**GOAL OF THE EXERCISE**
Copy each caption line from the listing below word for word, leaving out the pictures.

**MATERIAL PROVIDED**
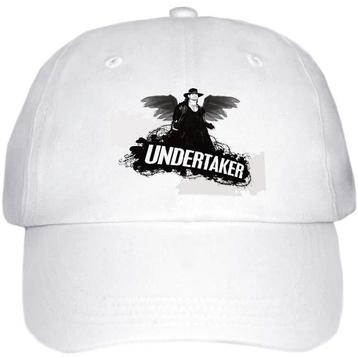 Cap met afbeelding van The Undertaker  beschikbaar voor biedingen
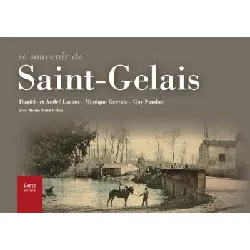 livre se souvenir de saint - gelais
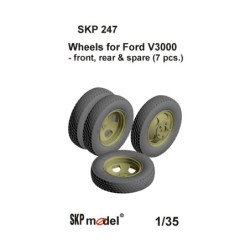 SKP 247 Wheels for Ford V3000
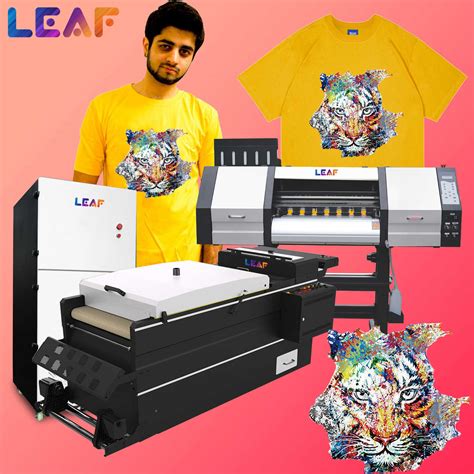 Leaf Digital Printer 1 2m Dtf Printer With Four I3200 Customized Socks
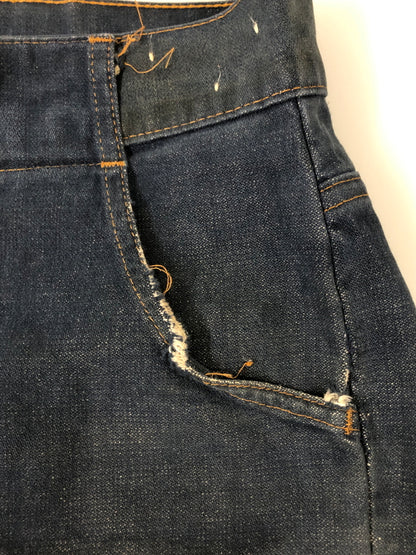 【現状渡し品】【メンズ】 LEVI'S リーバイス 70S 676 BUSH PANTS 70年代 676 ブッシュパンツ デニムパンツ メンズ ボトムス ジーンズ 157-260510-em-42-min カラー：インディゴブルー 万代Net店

**OUTPUT OF THE EXERCISE**
 Cap met afbeelding van The Undertaker  beschikbaar voor biedingen
 livre se souvenir de saint - gelais
 SKP 247 Wheels for Ford V3000
 Leaf Digital Printer 1 2m Dtf Printer With Four I3200 Customized Socks
 【現状渡し品】【メンズ】 LEVI'S リーバイス 70S 676 BUSH PANTS 70年代 676 ブッシュパンツ デニムパンツ メンズ ボトムス ジーンズ 157-260510-em-42-min カラー：インディゴブルー 万代Net店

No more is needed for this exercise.